金融商品・サービスが多様化・複雑化する中、金融商品を巡るトラブルが増加傾向にあります。
これまで、こうしたトラブルに対する顧客の苦情等については、各金融業界の業界団体等が対応したり、それでも解決に至らない場合は裁判手続きにより解決が図られてきました。
しかし、業界団体による対応では中立性や公平性の観点から問題があったり、裁判にいたっては手続きが煩雑な上、膨大な費用と時間がかかることから、今後さらに増加が見込まれる金融トラブルの解決策として不足が指摘されてきました。
こうした状況を受け、今年4月より、金融商品取引法の一部改正(金融商品取引法第37条の7)により、新たに金融ADR制度が創設されました。
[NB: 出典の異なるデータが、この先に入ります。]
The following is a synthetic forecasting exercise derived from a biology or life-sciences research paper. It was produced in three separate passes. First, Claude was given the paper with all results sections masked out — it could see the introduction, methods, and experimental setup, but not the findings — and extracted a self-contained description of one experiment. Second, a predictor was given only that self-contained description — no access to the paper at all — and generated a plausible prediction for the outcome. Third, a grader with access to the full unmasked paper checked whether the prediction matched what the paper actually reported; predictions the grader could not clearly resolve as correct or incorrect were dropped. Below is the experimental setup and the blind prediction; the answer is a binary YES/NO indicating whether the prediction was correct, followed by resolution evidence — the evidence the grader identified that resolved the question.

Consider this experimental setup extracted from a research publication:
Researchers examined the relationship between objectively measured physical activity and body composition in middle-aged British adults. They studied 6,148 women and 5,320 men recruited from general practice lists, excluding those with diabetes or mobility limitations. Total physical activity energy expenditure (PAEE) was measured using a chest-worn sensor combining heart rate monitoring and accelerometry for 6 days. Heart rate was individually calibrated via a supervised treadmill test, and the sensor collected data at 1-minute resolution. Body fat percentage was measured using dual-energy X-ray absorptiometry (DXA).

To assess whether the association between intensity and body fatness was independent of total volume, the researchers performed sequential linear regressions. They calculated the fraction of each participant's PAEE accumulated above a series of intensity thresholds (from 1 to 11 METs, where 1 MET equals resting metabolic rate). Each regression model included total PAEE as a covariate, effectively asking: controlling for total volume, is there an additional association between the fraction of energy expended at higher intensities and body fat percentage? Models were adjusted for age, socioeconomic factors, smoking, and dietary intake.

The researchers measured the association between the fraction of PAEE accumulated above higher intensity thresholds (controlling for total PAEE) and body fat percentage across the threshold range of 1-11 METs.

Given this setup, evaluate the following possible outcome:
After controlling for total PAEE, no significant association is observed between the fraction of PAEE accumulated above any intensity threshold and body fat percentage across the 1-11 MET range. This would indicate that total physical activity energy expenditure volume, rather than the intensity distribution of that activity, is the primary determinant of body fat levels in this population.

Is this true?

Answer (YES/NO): NO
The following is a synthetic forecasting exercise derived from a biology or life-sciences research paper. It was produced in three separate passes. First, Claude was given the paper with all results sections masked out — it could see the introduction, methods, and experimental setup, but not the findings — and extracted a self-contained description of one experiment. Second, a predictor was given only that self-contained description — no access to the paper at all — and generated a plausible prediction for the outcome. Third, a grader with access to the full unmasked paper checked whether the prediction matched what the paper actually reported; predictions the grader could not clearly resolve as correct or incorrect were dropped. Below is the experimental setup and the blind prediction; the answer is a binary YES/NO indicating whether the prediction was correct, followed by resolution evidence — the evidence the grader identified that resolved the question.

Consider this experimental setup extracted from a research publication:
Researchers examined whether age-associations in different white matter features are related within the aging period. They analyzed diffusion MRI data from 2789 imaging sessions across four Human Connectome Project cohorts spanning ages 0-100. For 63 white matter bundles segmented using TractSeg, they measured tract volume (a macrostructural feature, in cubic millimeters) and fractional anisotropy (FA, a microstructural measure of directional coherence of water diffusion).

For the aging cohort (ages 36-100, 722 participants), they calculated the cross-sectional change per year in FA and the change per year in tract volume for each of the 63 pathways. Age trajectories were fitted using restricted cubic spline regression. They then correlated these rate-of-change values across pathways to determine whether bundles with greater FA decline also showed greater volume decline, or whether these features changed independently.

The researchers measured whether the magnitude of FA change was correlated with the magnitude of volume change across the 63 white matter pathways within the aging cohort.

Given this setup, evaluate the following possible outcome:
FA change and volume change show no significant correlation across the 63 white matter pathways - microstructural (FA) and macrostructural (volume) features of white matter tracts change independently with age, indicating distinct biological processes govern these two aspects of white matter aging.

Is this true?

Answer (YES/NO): NO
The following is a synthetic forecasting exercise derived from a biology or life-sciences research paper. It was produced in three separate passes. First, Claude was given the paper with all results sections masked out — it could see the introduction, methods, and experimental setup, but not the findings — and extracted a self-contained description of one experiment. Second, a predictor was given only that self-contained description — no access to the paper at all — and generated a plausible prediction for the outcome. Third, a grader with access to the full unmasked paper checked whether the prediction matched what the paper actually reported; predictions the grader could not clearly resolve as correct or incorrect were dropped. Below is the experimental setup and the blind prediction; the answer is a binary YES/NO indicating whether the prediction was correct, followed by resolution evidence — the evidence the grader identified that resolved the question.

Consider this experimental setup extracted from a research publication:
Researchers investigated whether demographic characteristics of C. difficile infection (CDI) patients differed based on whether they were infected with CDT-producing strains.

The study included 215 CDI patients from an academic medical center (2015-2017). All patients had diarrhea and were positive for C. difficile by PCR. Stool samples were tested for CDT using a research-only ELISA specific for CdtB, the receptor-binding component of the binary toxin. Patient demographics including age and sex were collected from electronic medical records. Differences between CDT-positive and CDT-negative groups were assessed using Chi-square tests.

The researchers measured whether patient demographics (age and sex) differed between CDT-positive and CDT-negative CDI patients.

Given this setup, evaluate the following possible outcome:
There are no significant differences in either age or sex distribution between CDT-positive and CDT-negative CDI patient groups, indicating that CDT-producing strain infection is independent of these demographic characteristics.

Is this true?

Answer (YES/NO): YES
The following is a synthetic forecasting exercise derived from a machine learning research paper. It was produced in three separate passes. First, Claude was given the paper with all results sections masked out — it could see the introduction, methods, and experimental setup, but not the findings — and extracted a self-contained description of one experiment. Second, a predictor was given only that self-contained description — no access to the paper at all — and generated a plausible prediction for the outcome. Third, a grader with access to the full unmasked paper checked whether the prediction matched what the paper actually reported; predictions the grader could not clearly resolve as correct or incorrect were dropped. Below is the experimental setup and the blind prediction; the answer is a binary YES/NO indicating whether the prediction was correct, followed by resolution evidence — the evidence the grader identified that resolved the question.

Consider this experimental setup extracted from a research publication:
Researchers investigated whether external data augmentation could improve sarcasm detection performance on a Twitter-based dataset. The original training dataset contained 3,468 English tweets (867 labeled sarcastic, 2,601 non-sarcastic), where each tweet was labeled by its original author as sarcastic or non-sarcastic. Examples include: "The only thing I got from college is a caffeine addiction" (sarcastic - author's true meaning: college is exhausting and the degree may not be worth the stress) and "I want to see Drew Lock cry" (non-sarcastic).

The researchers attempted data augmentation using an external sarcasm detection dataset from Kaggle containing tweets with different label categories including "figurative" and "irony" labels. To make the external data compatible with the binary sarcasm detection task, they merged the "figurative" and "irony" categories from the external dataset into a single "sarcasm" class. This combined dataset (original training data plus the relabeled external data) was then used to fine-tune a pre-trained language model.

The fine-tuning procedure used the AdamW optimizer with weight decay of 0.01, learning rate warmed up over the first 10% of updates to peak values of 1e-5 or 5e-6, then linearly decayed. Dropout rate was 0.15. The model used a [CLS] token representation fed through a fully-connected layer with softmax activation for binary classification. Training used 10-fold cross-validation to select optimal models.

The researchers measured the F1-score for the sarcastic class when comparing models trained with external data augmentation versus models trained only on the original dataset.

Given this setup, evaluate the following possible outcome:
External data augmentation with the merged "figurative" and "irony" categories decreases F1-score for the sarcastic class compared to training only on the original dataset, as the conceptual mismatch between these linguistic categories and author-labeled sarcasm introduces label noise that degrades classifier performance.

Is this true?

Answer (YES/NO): NO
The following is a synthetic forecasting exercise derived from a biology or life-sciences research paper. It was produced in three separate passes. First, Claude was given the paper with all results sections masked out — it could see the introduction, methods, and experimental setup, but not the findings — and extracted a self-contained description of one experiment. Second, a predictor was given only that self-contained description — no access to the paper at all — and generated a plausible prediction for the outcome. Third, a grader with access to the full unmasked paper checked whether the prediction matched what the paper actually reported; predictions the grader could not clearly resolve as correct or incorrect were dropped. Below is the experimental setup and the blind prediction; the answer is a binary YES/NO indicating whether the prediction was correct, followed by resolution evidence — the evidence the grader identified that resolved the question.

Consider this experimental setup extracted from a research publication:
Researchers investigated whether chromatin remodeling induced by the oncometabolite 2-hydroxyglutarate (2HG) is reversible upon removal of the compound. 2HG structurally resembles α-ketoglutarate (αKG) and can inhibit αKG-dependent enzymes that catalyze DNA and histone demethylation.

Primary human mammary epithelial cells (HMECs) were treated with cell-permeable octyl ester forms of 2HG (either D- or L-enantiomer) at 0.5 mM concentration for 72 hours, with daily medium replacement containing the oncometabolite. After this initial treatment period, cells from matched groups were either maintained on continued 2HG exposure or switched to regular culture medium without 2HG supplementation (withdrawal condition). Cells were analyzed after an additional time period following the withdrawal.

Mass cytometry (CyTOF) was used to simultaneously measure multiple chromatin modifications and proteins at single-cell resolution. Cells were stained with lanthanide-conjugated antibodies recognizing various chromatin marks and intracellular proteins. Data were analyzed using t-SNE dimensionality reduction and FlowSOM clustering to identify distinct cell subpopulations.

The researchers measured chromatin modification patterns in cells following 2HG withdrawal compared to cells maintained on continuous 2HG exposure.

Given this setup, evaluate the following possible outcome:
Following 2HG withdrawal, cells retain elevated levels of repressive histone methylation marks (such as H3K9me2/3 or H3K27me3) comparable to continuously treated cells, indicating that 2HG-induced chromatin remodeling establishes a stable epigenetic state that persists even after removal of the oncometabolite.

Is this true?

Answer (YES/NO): NO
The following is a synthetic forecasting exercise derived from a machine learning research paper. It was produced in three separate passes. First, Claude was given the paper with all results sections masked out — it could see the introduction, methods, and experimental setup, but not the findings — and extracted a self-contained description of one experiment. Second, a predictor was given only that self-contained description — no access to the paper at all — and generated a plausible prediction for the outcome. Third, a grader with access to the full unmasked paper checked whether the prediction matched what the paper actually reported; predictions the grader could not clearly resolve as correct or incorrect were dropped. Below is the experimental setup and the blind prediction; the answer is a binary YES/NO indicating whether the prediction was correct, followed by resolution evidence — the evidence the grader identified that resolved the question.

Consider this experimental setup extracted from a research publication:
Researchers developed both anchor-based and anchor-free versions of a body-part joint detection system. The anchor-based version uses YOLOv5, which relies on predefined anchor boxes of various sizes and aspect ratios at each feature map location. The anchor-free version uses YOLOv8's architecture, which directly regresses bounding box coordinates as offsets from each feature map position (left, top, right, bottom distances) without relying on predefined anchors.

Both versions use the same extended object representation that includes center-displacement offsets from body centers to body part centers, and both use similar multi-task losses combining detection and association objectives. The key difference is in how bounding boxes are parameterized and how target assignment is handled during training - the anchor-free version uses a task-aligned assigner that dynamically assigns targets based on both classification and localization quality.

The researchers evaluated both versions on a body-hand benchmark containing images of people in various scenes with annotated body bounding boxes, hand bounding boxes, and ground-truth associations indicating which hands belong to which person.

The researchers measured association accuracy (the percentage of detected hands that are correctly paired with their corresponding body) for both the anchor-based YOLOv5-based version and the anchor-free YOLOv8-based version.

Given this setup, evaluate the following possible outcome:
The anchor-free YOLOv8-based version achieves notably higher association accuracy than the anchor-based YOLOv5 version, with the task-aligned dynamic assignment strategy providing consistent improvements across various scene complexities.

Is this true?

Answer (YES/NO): NO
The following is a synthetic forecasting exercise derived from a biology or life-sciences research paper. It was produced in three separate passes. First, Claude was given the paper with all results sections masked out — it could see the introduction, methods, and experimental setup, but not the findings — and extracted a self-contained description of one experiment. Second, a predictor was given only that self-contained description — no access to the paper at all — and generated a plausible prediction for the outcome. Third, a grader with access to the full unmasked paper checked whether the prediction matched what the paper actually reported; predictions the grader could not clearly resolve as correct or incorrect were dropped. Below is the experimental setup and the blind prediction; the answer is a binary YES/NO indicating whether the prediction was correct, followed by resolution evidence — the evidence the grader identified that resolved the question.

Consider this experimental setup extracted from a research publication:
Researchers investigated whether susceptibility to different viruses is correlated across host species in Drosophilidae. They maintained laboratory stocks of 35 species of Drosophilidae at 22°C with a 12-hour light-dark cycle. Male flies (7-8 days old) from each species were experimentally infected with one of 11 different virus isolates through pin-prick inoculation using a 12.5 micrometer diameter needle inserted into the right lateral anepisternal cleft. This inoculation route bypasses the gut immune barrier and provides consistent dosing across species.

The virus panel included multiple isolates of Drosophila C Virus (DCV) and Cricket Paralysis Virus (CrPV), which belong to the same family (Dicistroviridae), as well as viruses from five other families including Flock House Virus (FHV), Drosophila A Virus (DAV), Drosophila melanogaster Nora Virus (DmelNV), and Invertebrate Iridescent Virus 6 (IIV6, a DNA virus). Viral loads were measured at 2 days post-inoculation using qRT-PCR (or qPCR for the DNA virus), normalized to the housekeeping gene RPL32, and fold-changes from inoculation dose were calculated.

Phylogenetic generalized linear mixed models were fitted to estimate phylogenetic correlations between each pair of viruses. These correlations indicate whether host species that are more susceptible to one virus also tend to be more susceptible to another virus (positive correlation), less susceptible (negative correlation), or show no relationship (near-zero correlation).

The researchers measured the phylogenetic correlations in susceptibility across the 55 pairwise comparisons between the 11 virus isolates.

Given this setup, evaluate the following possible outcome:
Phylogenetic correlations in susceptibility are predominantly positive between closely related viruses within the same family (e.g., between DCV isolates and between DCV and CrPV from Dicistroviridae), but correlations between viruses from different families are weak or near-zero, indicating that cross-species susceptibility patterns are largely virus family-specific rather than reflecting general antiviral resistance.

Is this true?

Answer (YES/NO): NO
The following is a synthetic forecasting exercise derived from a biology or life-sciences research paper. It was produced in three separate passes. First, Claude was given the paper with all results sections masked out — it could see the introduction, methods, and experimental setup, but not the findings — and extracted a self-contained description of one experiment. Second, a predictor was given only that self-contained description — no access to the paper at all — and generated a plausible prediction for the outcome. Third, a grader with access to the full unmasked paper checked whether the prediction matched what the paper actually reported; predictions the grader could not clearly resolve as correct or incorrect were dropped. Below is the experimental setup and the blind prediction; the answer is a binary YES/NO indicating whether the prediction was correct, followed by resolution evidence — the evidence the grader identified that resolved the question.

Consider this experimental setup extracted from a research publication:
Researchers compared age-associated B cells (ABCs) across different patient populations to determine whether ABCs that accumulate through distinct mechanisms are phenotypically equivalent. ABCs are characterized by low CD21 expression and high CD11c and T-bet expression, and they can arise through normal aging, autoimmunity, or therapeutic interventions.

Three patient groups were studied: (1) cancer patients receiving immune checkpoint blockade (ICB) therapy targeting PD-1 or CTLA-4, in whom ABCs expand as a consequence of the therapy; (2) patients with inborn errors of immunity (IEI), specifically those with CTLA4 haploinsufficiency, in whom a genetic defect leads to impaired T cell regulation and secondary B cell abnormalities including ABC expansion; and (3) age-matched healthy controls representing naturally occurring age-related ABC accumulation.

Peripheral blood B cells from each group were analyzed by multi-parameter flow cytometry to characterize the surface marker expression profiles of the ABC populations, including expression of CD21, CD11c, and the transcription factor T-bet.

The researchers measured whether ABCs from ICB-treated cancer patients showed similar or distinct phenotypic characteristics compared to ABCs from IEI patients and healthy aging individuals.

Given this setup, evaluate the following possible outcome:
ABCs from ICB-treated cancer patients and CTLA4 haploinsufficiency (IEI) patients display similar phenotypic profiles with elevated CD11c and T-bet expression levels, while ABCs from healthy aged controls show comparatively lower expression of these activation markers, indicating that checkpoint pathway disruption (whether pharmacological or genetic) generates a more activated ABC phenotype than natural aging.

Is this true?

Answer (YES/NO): NO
ADRとは裁判外の紛争解決手段のことで、仲裁・調停・あっせんといった手段により、中立的第三者が介在する形で紛争の解決を図るものです。
この金融ADR制度に基づき、裁判よりも簡単・安価・迅速な上、非公開の為プライバシーや企業秘密を守ることができる私的紛争処理方法(調停・あっせん等)により、問題を解決することができます。また、裁判官よりも金融商品や金融業界の特殊性に精通した専門家が紛争解決に関わることで、当事者にとってより合理的で納得のいく解決策につながりやすいといった効果も期待されています。
こうした新たな金融ADR制度の施行に伴い、金融商品取引業者には今年の10月1日から様々な行為規制が課せられることになります。それに先立って、金融商品取引業登録業者には、各財務局・財務事務所から『ADR制度への対応状況に関する報告書』の提出命令が発せされている状況です。